* Directions for this task: Render every line of the records below as a numbered list, skipping blank lines and leaving out the pictures.

[Items from a data source]

----------

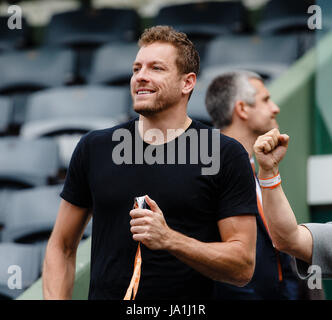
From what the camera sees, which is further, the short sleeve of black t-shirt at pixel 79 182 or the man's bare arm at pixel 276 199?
the short sleeve of black t-shirt at pixel 79 182

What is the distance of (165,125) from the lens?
1489 millimetres

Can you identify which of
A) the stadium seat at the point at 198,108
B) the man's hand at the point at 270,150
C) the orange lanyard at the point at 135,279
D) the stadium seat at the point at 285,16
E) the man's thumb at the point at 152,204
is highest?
the stadium seat at the point at 285,16

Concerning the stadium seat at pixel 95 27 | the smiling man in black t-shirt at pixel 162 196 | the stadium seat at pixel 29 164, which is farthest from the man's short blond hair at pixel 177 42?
the stadium seat at pixel 95 27

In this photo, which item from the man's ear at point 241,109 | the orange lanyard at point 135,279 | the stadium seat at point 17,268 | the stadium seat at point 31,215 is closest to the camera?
the orange lanyard at point 135,279

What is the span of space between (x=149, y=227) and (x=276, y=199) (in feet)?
1.13

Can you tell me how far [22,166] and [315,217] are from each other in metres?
1.34

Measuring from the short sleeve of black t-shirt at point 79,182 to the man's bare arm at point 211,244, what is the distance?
248 mm

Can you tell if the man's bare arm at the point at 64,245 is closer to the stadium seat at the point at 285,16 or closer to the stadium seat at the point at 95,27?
the stadium seat at the point at 285,16

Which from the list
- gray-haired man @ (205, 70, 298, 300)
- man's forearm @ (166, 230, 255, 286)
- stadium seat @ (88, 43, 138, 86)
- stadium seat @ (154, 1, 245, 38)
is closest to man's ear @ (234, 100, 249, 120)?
gray-haired man @ (205, 70, 298, 300)

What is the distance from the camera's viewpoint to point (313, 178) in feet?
8.54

----------

* Output for this exercise:
1. From what the camera sees, which is further, the short sleeve of black t-shirt at pixel 79 182 or the man's bare arm at pixel 276 199?
2. the short sleeve of black t-shirt at pixel 79 182
3. What is the distance of (165,125) from the lens?
4. 1489 millimetres
5. Can you identify which of
6. A) the stadium seat at the point at 198,108
7. B) the man's hand at the point at 270,150
8. C) the orange lanyard at the point at 135,279
9. D) the stadium seat at the point at 285,16
10. E) the man's thumb at the point at 152,204
11. is highest?
12. the stadium seat at the point at 285,16
13. Concerning the stadium seat at pixel 95 27 | the smiling man in black t-shirt at pixel 162 196 | the stadium seat at pixel 29 164, which is farthest from the man's short blond hair at pixel 177 42?
14. the stadium seat at pixel 95 27
15. In this photo, which item from the man's ear at point 241,109 | the orange lanyard at point 135,279 | the stadium seat at point 17,268 | the stadium seat at point 31,215 is closest to the camera?
16. the orange lanyard at point 135,279
17. What is the span of space between (x=149, y=227) and (x=276, y=199) (in feet)?
18. 1.13
19. Can you tell me how far [22,166] and [315,217] are from each other in metres?
20. 1.34
21. Measuring from the short sleeve of black t-shirt at point 79,182 to the man's bare arm at point 211,244, what is the distance?
22. 248 mm
23. Can you tell if the man's bare arm at the point at 64,245 is closer to the stadium seat at the point at 285,16 or closer to the stadium seat at the point at 95,27?
24. the stadium seat at the point at 285,16
25. Which from the list
26. - gray-haired man @ (205, 70, 298, 300)
27. - man's forearm @ (166, 230, 255, 286)
28. - stadium seat @ (88, 43, 138, 86)
29. - stadium seat @ (154, 1, 245, 38)
30. is closest to man's ear @ (234, 100, 249, 120)?
31. gray-haired man @ (205, 70, 298, 300)
32. What is the distance from the camera's viewpoint to point (313, 178) in feet?
33. 8.54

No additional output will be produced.